Chef PJ has entered the John Evans Universe. And things are about to get dangerous.
There’s always an interesting moment when a real person becomes fictionalized.
Not fully invented. Not entirely real anymore, either.
Just … transformed.
That’s exactly what happens in It’s Not Always Murder, the first novel in the John Evans series by Karl Wilder, where Chef PJ, known to many travellers from The Chef Tours Paris, steps into the world of fiction for the very first time.
And honestly, it feels strangely inevitable.
Because if you’ve ever walked through Montmartre late at night with Chef PJ, listening to stories over wine while Paris unfolds around you in smoke, laughter, butter, jazz, and chaos, you already know he never quite felt entirely fictional-proof to begin with.

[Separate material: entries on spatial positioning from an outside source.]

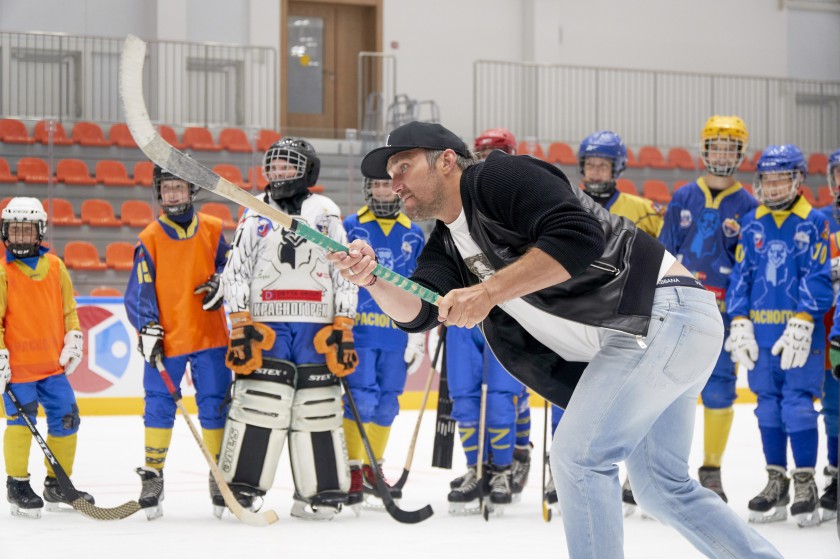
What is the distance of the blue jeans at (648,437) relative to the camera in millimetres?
2396

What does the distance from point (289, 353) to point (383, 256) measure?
72 centimetres

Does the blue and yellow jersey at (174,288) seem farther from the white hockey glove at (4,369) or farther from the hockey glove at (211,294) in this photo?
the white hockey glove at (4,369)

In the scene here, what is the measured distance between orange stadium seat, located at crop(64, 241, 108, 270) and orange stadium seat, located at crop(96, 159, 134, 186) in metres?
1.09

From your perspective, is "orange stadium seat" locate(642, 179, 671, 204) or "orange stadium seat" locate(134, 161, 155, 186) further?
"orange stadium seat" locate(642, 179, 671, 204)

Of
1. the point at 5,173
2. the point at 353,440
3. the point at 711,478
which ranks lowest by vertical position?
the point at 711,478

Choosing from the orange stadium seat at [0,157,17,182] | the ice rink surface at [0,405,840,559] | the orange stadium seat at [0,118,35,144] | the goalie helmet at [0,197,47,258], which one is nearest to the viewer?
the ice rink surface at [0,405,840,559]

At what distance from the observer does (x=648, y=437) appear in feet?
8.56

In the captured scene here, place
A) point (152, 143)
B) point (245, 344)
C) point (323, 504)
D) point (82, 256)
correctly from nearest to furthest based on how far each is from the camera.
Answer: point (152, 143) < point (245, 344) < point (323, 504) < point (82, 256)

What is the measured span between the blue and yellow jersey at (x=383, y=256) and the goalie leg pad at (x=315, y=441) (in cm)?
48

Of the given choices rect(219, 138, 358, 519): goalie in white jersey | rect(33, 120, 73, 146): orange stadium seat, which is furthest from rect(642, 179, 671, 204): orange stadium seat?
rect(219, 138, 358, 519): goalie in white jersey

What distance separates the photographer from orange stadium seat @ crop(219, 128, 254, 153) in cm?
973

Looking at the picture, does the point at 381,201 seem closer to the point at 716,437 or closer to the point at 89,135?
the point at 716,437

The John Evans novels have always lived in that beautiful territory between thriller, noir, travel writing, culinary obsession, and psychological realism. The cities themselves become characters. Restaurants matter. Atmosphere matters. Human behavior matters. Small details matter.
And Chef PJ fits into that world almost unnervingly well.
In its Not Always Murder, Paris is not the polished fantasy sold in guidebooks. It’s layered, restless, seductive, occasionally dangerous, and full of people hiding things beneath charming surfaces. Which, if we’re being honest, is probably the most accurate description of Paris anyone has ever written.
Into that world walks Chef PJ.
Not as a cartoon celebrity chef.
Not as comic relief.
But as something much more interesting: a modern culinary insider moving through the hidden social architecture of Paris, where restaurants, wine bars, late-night conversations, and private loyalties quietly intersect with the darker corners of human nature.
That’s one of the reasons the John Evans series has developed such a loyal following.
These books understand something many thrillers forget:
People rarely reveal who they truly are in police stations or car chases.
They reveal themselves over dinner.
Over too much wine.
Over long conversations.
Over the strange intimacy of travel.
Over food shared between people who may or may not trust each other.
The result is a thriller series that feels deeply atmospheric and unusually human.
And now Chef PJ becomes part of that mythology.
For readers who already know him through The Chef Tours Paris, the experience becomes especially surreal. There’s a strange pleasure in watching someone from the real culinary world drift into fiction while still feeling recognizably authentic.
For new readers discovering him through the novel, it creates something even more unusual:
a fictional universe partially connected to real places, real food culture, real Paris neighborhoods, and real people.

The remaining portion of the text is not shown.